When we speak, we usually put emphasis on who performs an action and whom the action is performed upon and this brings us to the active and passive voices.
Your examiner would want you to demonstrate the ability to identify the voices as well as move from one voice to the other.
For a successful conversion, tense identification is of paramount importance since the tenses must be maintained. Equally important is the ability to identify the subject and the verb. Where the subject performs the action, the sentence is in the active voice and where the action is performed upon the subject it is in the passive voice. I have deliberately avoided mentioning the object, because for voice identification, the object is irrelevant.
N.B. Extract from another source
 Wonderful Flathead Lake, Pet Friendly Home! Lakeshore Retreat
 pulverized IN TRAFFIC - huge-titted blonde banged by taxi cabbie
The examiner almost always asks: “Re-write the following sentence starting with the underlined words”. As soon as you see this, you should know chances are, it is an active/passive voice question.
Also, your examiner almost always asks you to change from an active to passive voice. It matters whether the object is singular or plural.
Check this: Re-write the following sentence starting with the underlined words: (i) The teacher praised the boy. (ii) The teacher praised the boys. The answers would be (i) The boy was praised by the teacher. (ii) The boys were praised by the teacher.
The helping verb (was/were), ensures agreement with the subject to show number (singular or plural). By underlining the words in the original sentence, the examiner is, in other words, asking you to make them the subject of the sentence. Please note that the subject can be a pronoun or noun. It can be one word or many (this issue shall be dealt with at length when we look at The Subject Verb Agreement article next week).
However, for clarity purposes, in the following sentences, the underlined words form the subject: “The boys teased the girl with pimples”, which would be; “The girl with pimples was teased by the boys.”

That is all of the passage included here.